The first few bank people I appealed to were unsympathetic, stating that despite what I was told on the phone, watching my account was my responsibility and therefore any fees accrued were also my responsibility. Fortunately, the third person I spoke to was different and saw that my banking record prior to this event was flawless, having never overdrawn even once. As a courtesy for that record, I was forgiven for half of my over all charges, but that still left me out almost $250. The funny part is that none of my charges were in excess of my deposits. The total amounts matched up. I never actually over-drew of my own doing, but when the first few charges came in ahead of my deposits fully clearing, it started a chain reaction of fees that destroyed my balance.

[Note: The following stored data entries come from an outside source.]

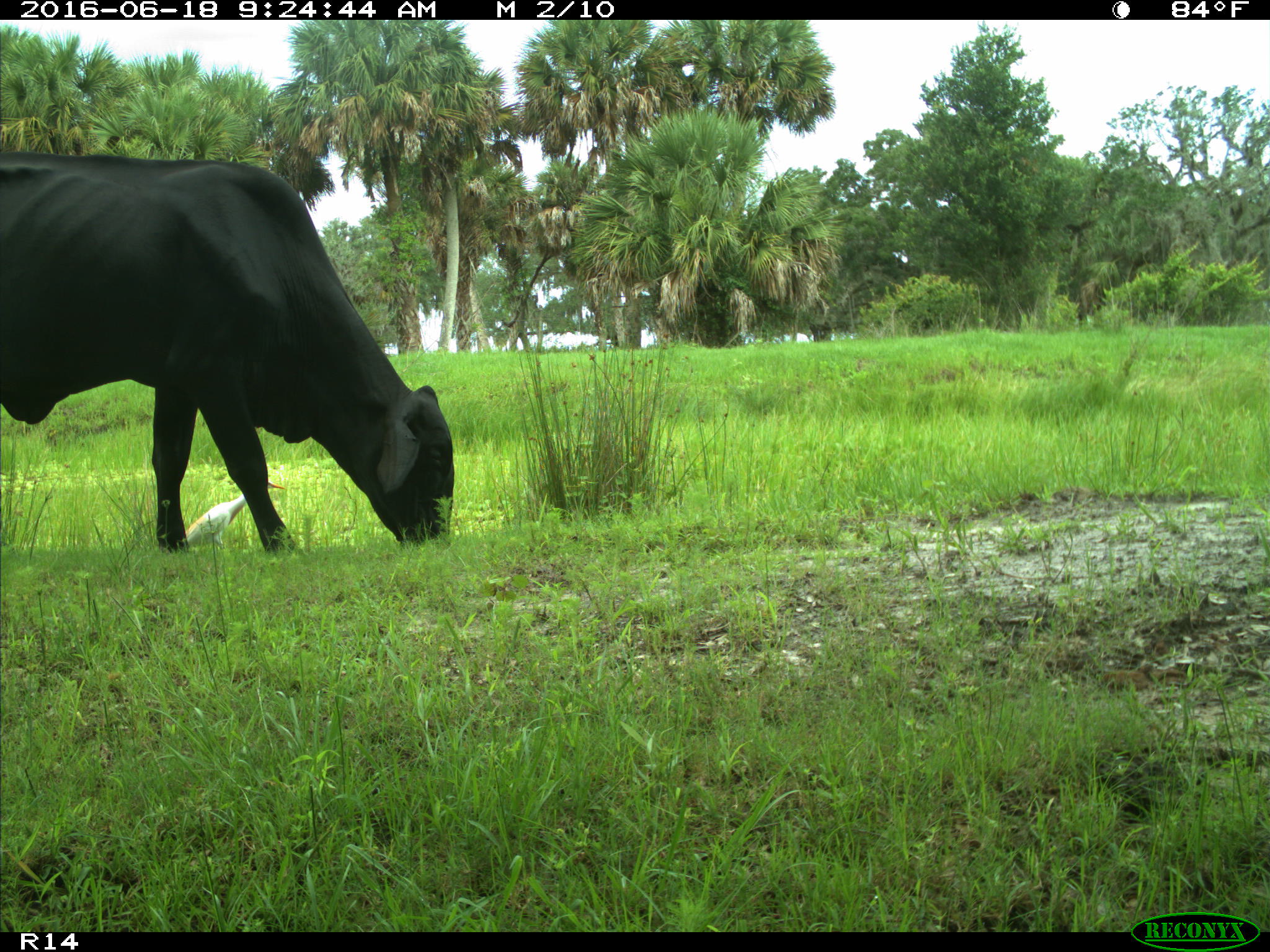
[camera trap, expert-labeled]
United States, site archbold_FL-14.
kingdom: Animalia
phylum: Chordata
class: Mammalia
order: Artiodactyla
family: Bovidae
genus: Bos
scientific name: Bos taurus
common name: domestic cow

Watch your bank accounts, boys and girls. Check on them every day when you have a couple of extra minutes. There are a dozen different ways to do this without even leaving your room, from text alerts to online banking and so on. Believe me, it’s critically important that you watch every dollar because inevitably there will be some error. If I had been watching, I could have caught this on Tuesday and saved myself literally hundreds of dollars in fees. But I was distracted. Look, I understand we each have a million things to finish and half of them should have been done yesterday, but we cannot get complacent when it comes to the important aspects of our lives outside of academia and/or work. I say watch your accounts, but what I really mean is take the time to watch everything in your life. If you become too consumed with your work, things will always be missed. How you will end up paying for those mistakes will vary, but you should never find yourself in that position to begin with. It’s very easy to get into trouble. Take it from me, because I’ll never let anything go overlooked again no matter how busy I am.